My back hurts pretty often these days. Actually, since I turned 65, many things do. I'm still active—I ride my bike 20 miles in one shot—but I know that someday things will start coming loose and falling off. (Of the bike, and also me.)

So it was with some trepidation last winter that I joined the hordes of kids sledding down the steep hill in my neighborhood. I hadn't been on a sled in 25 years. But the sledders—toddlers to teenagers—seemed hysterically happy. I remembered that sled-happiness. I wanted it again. The problem was, I had no sled. But I did have the lid of a metal hamper. I went home for it, then hurried back.

I guess I have mild body dysmorphia: When I tried to sit on the lid, I found it was too small for my butt. I was too excited to care, though. "If I fall off," I thought, "I'll be falling into fresh snow, unlikely to break my neck. Works for me!"
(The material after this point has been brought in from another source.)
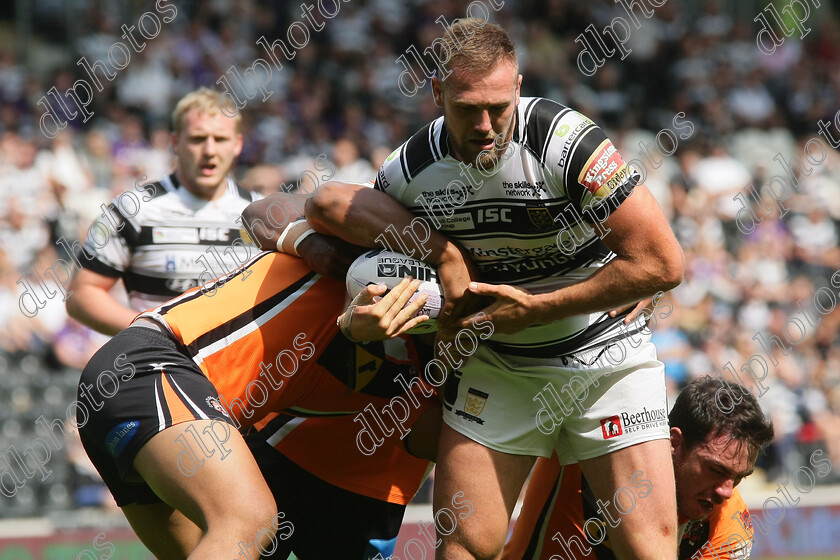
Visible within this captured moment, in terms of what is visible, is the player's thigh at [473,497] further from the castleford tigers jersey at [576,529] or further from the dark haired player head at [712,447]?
the dark haired player head at [712,447]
I positioned myself at the hill's peak. "Need a shove?" someone asked. "I do!" I said, and I was off. Off the lid, that is—but not before I'd enjoyed 20 feet of bliss. I was so happy with myself, the kids, the world.

It was good to remember that doing something inadvisable—flying down a hill, eating French fries five nights in a row, strolling alone through the park on a balmy summer night—keeps my outlook fresh, as if I were seeing through the eyes of a child.